Work required: The records that follow need to be output exactly as they are.

Records from a data source
------------
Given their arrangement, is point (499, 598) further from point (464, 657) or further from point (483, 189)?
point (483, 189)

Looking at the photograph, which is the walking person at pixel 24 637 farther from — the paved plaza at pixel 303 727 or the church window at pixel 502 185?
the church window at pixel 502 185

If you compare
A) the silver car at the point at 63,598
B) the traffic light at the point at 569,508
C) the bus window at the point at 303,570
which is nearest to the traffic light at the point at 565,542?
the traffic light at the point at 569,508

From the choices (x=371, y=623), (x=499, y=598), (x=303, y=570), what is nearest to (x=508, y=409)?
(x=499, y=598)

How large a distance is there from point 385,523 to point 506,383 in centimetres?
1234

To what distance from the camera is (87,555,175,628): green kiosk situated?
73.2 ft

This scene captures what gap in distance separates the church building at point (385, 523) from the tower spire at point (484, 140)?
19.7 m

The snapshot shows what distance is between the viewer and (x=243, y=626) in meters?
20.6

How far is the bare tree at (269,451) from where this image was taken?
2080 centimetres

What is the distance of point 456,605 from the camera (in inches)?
------------
Output for this task:
Given their arrangement, is point (499, 598) further from point (464, 657) or further from point (483, 189)?
point (483, 189)

Looking at the photograph, which is the walking person at pixel 24 637 farther from — the paved plaza at pixel 303 727 or the church window at pixel 502 185?
the church window at pixel 502 185

If you compare
A) the silver car at the point at 63,598
B) the traffic light at the point at 569,508
C) the bus window at the point at 303,570
which is nearest to the traffic light at the point at 565,542?
the traffic light at the point at 569,508

From the choices (x=371, y=623), (x=499, y=598), (x=303, y=570), what is nearest to (x=508, y=409)?
(x=499, y=598)

How large a distance is there from point 385,523 to point 506,383 in centimetres?
1234

To what distance from the camera is (87,555,175,628): green kiosk situated?
73.2 ft

This scene captures what gap in distance separates the church building at point (385, 523) from the tower spire at point (484, 140)?
19.7 m

The snapshot shows what distance is between the viewer and (x=243, y=626) in meters?
20.6

How far is the bare tree at (269,451) from where this image was taken?
2080 centimetres

What is the distance of point 456,605 from the camera (in inches)?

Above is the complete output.